Wild-type CORIN regulates melanogenesis by suppressing the activity of ASIP, a paracrine signaling molecule that inhibits the binding of melanocortins to the transmembrane MC1R protein of melanocytes7. MC1R is otherwise activated by melanocyte stimulating hormone (α-MSH), leading to eumelanogenesis. The pheomelanin band in the agouti-patterned hairs is caused by a pulse of ASIP expression during hair growth, leading to a switch from eumelanin to pheomelanin production. To determine the effect of p.H587Y on CORIN's function of regulating ASIP in the tiger, we transfected HEK293 cells with tiger ASIP and/or CORIN variants. No difference was detected between the expression level of wild-type CORIN and the p.H587Y mutant in cells (Figure 1F, left panel). The secreted ASIP was reduced in the presence of wild-type CORIN, but not the p.H587Y mutant CORIN, when the culture supernatant from ASIP-expressing cells was added to cells transfected with wild-type or mutant CORIN (Figure 1G). The same result was also observed in the conditioned media of cells co-transfected with ASIP and CORIN variants (Figure 1F, right panel). The fact that secreted extracellular ASIP was degraded in the presence of wild-type CORIN suggests that CORIN functions downstream of agouti expression and likely regulates the length of the functioning period of ASIP during hair growth cycles, regardless of whether ASIP is a direct substrate of CORIN or not. The p.H587Y mutation may have impaired the function of CORIN and elongated the working period of ASIP, resulting in the prolonged agouti band of the golden tiger hair.

Snow white tigers are double homozygotes for both SLC45A2 p.A477V and CORIN p.H587Y mutations, indicating that the white tiger causal mutation in conjunction with the golden tiger mutation may have diminished melanogenesis over the entire pelage.
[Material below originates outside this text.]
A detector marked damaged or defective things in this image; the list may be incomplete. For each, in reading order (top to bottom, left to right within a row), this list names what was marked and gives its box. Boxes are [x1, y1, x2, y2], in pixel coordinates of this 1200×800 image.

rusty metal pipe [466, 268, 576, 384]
However, it must be noted that the regulation of ASIP activity by CORIN p.H587Y alone (or along with the effect of the SLC45A2 mutation) does not seem sufficient to fully explain the pigmentation change of stripes in either golden or snow white tigers. Pigmentation patterns in felids, such as stripes and spots, are maintained by an ASIP/MC1R-independent pathway involving the pattern-specific high expression of EDN3, a paracrine eumelanogenesis-stimulating hormone, and other genes such as Taqpep9. Further studies are thus required to fully understand the role of CORIN in interacting with other coat pattern determining genes and in modifying the pelage pigmentation.

Our study demonstrates that CORIN is a feline wideband gene. This is different from the previously reported wideband gene in deer mice, where a dominant allele of ASIP results in an enhanced level of ASIP expression5. Because CORIN inhibits ASIP in melanogenesis, either loss-of-function of CORIN or gain-of-function of ASIP could lead to a prolonged, “widened” agouti band in hair, demonstrating that the “wideband” phenotype in mammals has multiple origins.
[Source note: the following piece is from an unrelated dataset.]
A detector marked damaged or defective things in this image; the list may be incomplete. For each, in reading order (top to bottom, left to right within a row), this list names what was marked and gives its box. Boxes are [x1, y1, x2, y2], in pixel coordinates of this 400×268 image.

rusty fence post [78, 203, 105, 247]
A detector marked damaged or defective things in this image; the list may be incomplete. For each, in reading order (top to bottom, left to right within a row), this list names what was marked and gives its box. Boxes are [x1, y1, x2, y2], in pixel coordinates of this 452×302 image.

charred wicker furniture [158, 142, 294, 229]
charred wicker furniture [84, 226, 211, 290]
Through WGS, we identified the genetic basis of golden tigers as a non-synonymous mutation p.H587Y of CORIN; together with the white tiger mutation SLC45A2 p.A477V, the combined effect of these two mutations leads to the nearly complete loss of stripes and pigmentation in the snow white tiger. Therefore, the molecular basis of all four major pelage variants observed in tigers, first originating from the wild as natural polymorphism and later maintained by captive breeding, was revealed. While the white tiger morph is considered a natural genetic polymorphism without compromising fitness or survival in the wild, the physiological effects of the CORIN variant on the golden and snow white tigers remain unclear, as CORIN has functions in multiple pathways or processes, including blood pressure regulation and trophoblast invasion. In the wild, confirmed records of golden tigers are extremely rare and much less common than those of the white tiger in centuries past. Studies of non-model species will continue to reveal novel genetic variants with large phenotypic effects, and this is crucial to ultimately elucidating the genetic foundation of the diverse traits of life.

Accession numbers

RAD-seq reads have been deposited in the NCBI BioProject database under the accession number PRJNA290531 and Sequence Read Archive (SRA) under the accession number SRP061401. The cat cDNA sequence has been deposited in the NCBI GenBank under the accession number KT750959.